Identify all lines of the data containing the string "greenhouse" and copy them.

━━━ Data provided

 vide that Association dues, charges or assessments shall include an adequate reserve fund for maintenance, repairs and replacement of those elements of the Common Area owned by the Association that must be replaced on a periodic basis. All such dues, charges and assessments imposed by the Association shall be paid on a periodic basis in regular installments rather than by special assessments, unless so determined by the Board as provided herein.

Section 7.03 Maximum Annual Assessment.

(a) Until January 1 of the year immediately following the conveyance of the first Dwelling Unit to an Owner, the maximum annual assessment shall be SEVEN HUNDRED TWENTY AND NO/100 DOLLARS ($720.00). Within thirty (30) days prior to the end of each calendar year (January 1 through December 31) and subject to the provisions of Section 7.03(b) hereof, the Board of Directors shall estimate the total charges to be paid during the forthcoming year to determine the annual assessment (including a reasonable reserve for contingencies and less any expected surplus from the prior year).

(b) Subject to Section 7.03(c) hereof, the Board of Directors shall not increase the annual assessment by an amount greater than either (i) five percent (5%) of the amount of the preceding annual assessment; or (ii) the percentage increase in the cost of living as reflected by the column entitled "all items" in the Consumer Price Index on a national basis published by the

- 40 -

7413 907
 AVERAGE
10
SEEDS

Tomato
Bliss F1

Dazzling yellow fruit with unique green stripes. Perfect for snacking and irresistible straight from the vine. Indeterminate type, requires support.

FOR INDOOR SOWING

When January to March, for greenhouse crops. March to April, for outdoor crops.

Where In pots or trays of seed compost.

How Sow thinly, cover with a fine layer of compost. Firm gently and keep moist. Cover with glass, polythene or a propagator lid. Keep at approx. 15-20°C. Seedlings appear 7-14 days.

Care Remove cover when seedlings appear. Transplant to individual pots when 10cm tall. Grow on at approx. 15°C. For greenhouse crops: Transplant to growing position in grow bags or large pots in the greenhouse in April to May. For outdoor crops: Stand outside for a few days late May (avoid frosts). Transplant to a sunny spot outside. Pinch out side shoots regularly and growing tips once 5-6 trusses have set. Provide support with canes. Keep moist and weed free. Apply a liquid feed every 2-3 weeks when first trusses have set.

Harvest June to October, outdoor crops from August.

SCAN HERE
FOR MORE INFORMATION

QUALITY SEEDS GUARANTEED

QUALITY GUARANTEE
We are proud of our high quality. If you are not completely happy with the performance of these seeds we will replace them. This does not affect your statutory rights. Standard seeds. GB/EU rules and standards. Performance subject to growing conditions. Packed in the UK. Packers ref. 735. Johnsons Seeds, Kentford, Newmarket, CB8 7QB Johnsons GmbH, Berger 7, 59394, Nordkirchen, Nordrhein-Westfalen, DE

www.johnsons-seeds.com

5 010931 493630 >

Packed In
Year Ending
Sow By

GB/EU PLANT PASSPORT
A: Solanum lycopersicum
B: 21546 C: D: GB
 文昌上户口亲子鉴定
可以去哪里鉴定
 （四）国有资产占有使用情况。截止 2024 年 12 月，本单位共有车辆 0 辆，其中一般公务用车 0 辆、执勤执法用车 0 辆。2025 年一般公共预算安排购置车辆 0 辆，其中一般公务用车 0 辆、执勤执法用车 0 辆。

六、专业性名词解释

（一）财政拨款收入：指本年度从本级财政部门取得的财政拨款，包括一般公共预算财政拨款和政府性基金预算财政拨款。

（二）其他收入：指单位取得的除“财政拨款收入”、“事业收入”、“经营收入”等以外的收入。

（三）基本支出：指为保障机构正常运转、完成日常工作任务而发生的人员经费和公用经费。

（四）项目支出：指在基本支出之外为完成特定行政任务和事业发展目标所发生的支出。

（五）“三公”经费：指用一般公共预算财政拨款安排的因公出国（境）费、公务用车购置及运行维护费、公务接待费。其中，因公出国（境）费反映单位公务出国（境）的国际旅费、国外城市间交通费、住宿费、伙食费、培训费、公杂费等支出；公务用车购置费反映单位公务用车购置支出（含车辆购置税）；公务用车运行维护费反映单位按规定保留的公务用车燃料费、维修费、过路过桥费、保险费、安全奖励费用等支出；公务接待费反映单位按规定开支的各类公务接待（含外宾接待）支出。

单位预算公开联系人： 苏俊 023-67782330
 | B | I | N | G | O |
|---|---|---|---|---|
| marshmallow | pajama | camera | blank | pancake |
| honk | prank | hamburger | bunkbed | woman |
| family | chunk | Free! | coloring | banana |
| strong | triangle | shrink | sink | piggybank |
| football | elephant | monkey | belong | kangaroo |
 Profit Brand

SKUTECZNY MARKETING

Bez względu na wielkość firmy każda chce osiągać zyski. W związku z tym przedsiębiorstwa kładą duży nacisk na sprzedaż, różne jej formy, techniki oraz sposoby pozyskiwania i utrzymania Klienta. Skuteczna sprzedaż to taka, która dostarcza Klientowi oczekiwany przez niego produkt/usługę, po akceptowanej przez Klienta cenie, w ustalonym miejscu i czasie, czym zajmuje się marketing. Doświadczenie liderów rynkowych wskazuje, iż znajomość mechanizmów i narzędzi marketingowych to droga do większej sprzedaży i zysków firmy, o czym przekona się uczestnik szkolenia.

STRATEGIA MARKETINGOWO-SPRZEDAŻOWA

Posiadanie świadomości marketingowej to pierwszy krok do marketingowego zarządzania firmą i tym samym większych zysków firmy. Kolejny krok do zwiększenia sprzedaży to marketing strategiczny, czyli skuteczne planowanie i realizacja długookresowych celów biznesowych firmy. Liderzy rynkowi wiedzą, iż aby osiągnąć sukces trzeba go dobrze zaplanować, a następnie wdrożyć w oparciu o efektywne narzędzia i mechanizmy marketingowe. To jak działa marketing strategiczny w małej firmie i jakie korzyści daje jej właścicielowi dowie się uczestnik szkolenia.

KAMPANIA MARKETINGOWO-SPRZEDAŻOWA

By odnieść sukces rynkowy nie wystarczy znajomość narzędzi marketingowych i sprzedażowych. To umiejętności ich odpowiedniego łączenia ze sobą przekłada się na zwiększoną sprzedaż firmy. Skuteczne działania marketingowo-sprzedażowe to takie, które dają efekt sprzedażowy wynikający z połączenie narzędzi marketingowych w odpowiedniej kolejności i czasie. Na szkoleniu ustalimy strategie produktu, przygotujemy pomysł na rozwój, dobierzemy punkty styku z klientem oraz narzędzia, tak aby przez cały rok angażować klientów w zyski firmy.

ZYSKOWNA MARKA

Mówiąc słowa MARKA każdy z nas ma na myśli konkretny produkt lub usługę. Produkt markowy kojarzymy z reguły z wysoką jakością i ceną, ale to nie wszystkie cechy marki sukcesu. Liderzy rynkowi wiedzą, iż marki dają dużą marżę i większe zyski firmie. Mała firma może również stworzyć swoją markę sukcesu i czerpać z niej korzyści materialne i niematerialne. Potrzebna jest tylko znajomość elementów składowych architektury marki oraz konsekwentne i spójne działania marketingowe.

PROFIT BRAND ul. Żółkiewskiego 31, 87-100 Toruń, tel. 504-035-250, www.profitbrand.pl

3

━━━━━━

### Expected output:
When January to March, for greenhouse crops. March to April, for outdoor crops.
Care Remove cover when seedlings appear. Transplant to individual pots when 10cm tall. Grow on at approx. 15°C. For greenhouse crops: Transplant to growing position in grow bags or large pots in the greenhouse in April to May. For outdoor crops: Stand outside for a few days late May (avoid frosts). Transplant to a sunny spot outside. Pinch out side shoots regularly and growing tips once 5-6 trusses have set. Provide support with canes. Keep moist and weed free. Apply a liquid feed every 2-3 weeks when first trusses have set.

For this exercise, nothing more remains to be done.